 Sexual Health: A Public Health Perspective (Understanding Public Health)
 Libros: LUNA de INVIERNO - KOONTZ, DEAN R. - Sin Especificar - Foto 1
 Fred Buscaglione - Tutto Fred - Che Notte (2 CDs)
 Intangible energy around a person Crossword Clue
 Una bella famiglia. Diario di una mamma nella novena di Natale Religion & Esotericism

-------------------------

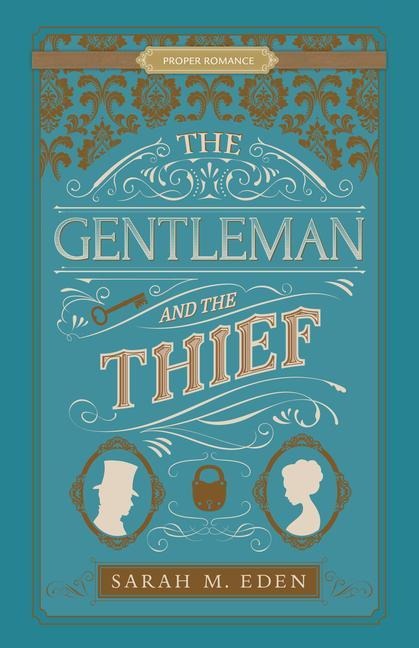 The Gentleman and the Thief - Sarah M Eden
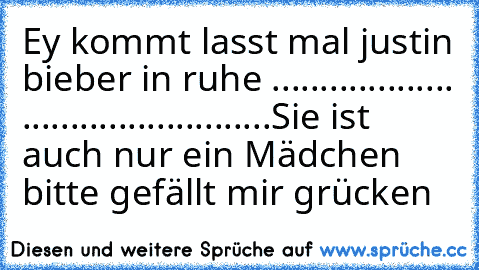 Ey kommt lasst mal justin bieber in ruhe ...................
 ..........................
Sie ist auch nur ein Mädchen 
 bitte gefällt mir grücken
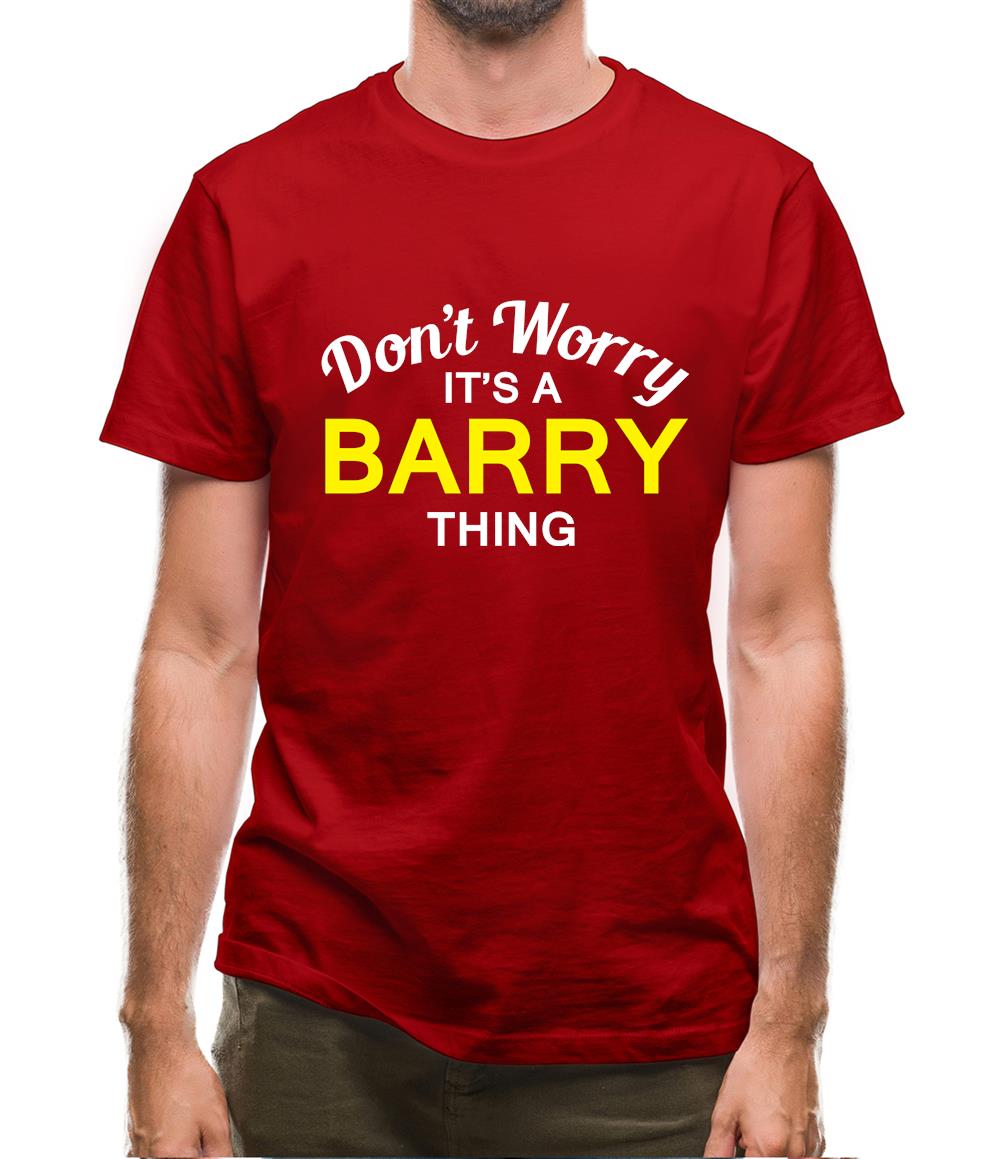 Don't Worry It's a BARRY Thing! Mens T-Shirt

-------------------------

## What you need to do:
Reproduce word for word, with pictures dropped, only the part of the material above that opens with the line containing "Ey kommt lasst" and closes with the line containing "Don't Worry It's a BARRY Thing! Mens T-Shirt".

## Expected output:
 Ey kommt lasst mal justin bieber in ruhe ...................
 ..........................
Sie ist auch nur ein Mädchen 
 bitte gefällt mir grücken
 Don't Worry It's a BARRY Thing! Mens T-Shirt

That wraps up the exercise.